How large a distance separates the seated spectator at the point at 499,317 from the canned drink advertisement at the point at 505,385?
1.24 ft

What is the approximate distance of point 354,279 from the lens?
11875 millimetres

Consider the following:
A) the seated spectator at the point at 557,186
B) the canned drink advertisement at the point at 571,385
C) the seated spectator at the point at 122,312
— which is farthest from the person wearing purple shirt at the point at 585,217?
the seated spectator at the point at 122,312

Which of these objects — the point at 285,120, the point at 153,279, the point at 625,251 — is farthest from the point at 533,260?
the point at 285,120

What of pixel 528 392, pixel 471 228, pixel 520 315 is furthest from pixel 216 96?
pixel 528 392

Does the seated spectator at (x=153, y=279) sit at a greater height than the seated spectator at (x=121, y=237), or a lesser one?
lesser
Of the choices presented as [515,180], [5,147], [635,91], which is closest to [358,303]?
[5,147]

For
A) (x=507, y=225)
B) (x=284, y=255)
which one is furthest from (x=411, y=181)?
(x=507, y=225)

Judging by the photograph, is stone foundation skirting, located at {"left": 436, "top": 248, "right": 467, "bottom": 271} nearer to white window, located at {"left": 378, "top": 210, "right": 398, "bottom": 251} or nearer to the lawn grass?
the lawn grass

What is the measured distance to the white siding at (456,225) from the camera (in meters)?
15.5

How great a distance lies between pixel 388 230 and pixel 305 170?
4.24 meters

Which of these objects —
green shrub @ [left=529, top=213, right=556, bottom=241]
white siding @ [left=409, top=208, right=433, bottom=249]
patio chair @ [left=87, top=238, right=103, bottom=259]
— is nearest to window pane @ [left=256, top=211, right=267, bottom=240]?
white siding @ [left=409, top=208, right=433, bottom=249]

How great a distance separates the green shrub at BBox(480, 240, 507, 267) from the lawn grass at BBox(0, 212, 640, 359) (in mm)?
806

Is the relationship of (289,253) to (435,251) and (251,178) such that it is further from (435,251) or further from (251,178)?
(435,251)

━━━━

§ What you have to do
Rewrite the stretch of records from the line containing "What of pixel" through the line containing "4.24 meters", changing "seated spectator" to "seated viewer" and leaving everything else as it is.

§ The output
What of pixel 528 392, pixel 471 228, pixel 520 315 is furthest from pixel 216 96?
pixel 528 392

Does the seated viewer at (x=153, y=279) sit at a greater height than the seated viewer at (x=121, y=237), or a lesser one?
lesser
Of the choices presented as [515,180], [5,147], [635,91], which is closest to [358,303]?
[5,147]

For
A) (x=507, y=225)
B) (x=284, y=255)
which one is furthest from (x=411, y=181)?
(x=507, y=225)

Judging by the photograph, is stone foundation skirting, located at {"left": 436, "top": 248, "right": 467, "bottom": 271} nearer to white window, located at {"left": 378, "top": 210, "right": 398, "bottom": 251} or nearer to the lawn grass?
the lawn grass

What is the measured distance to the white siding at (456,225) from the camera (in meters)?
15.5

How great a distance lies between pixel 388 230 and pixel 305 170?
4.24 meters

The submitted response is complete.